Observation models for discrete data

Purpose

Count, category or event data models are defined as an observation model in the DEFINITION: block of the [LONGITUDINAL] section section of the Mlxtran file. Count, categorical or event data models cannot be specified in Monolix user interface and must therefore be defined in the Mlxtran file definition.

Observation model for count data

Use of count data

Longitudinal count data is a special type of longitudinal data that can take only nonnegative integer values {0, 1, 2, …} that come from counting something, e.g., the number of seizures, hemorrhages or lesions in each given time period . In this context, data from individual i is the sequence y_i=(y_{ij},1\leq j \leq n_i) where y_{ij} is the number of events observed in the jth time interval I_{ij}.
Count data models can also be used for modeling other types of data such as the number of trials required for completing a given task or the number of successes (or failures) during some exercise. Here, y_{ij} is either the number of trials or successes (or failures) for subject i at time t_{ij}. For any of these data types we will then model y_i=(y_{ij},1\leq j \leq n_i) as a sequence of random variables that take their values in {0, 1, 2, …}.  If we assume that they are independent, then the model is completely defined by the probability mass functions \mathbb{P}(y_{ij}=k) for k \geq 0 and 1 \leq j \leq n_i. Here, we will consider only parametric distributions for count data.

Observation model syntax

Considering the observations as a sequence of conditionally independent random variables, the model is completely defined by the probability mass functions P(y_{ij}=k). An observation variable for count data is defined using the type count. Its additional field is:

  • P(Y=k): Probability of a given count value k, for the observation named Y. k is a natural number. A transformed probability can be provided instead of a direct one. The transformation can be log, logit, or probit. The bounded variable k supersedes in this scope any predefined variable k.

Example

In the proposed example, the Poisson distribution is used for defining the distribution of y_j:

y_j \sim \textrm{Poisson}(\lambda_j)

where the Poisson intensity \lambda_j is function of time \lambda_j = a+b*t_j. This model is implemented as follows

[LONGITUDINAL]
input = {a,b}

EQUATION:
lambda = a+b*t

DEFINITION:
y = {type=count, P(y=k)=exp(-lambda)*(lambda^k)/factorial(k)}

Observation model for categorical ordinal data

Use of categorical data

Assume now that the observed data takes its values in a fixed and finite set of nominal categories \{c_1, c_2,\ldots , c_K\}. Considering the observations (y_{ij},\, 1 \leq j \leq n_i) for any individual i as a sequence of conditionally independent random variables, the model is completely defined by the probability mass functions \mathbb{P}(y_{ij}=c_k | \psi_i) for k=1,\ldots, K and 1 \leq j \leq n_i. For a given (i,j), the sum of the K probabilities is 1, so in fact only K-1 of them need to be defined. In the most general way possible, any model can be considered so long as it defines a probability distribution, i.e., for each k, \mathbb{P}(y_{ij}=c_k | \psi_i) \in [0,1], and \sum_{k=1}^{K} \mathbb{P}(y_{ij}=c_k | \psi_i) =1. Ordinal data further assume that the categories are ordered, i.e., there exists an order \prec such that

c_1 \prec c_2,\prec \ldots \prec c_K .

- - -

■ **Directions for this task**:
Reproduce word for word the stretch of the discrete-data observation models page above, starting at the words "Count, category or" and stopping after "the Mlxtran file definition.".

- - -

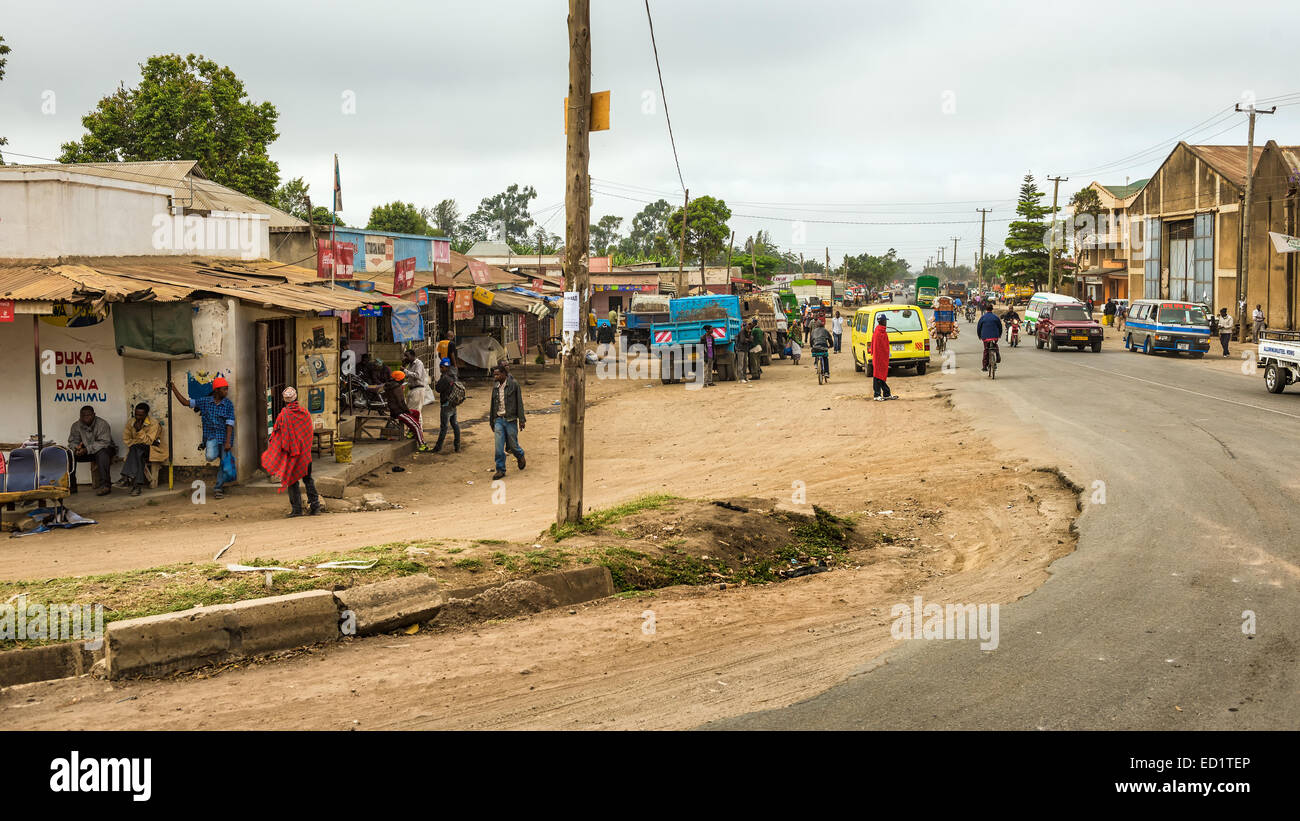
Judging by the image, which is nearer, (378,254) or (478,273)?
(378,254)

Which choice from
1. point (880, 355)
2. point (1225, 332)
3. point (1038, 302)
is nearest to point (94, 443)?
point (880, 355)

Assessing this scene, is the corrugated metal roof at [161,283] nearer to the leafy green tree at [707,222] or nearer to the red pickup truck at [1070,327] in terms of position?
the red pickup truck at [1070,327]

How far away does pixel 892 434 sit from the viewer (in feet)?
60.4

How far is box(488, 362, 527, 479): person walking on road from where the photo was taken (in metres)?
16.5

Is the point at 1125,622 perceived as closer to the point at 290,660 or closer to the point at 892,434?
the point at 290,660

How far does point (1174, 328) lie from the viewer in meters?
35.3

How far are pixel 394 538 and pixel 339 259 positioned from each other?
11505 mm

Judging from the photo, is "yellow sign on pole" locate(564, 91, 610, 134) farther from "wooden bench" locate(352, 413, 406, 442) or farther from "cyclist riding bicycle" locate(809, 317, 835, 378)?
"cyclist riding bicycle" locate(809, 317, 835, 378)

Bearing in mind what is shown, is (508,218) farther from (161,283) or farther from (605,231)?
(161,283)

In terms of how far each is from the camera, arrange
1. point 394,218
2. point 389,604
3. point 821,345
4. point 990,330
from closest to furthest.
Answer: point 389,604 → point 990,330 → point 821,345 → point 394,218

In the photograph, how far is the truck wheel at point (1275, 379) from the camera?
2164 centimetres

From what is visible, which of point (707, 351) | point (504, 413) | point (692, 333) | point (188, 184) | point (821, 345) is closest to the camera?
point (504, 413)

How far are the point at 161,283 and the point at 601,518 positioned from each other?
23.9 feet
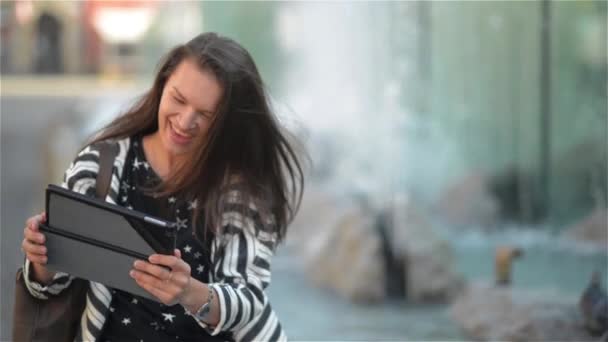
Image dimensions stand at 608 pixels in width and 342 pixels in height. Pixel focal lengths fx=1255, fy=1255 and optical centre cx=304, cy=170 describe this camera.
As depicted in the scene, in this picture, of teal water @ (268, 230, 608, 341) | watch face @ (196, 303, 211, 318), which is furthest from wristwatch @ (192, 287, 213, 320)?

- - -

■ **Response to the task**:
Count, category or event data models are defined as an observation model in the DEFINITION: block of the [LONGITUDINAL] section section of the Mlxtran file. Count, categorical or event data models cannot be specified in Monolix user interface and must therefore be defined in the Mlxtran file definition.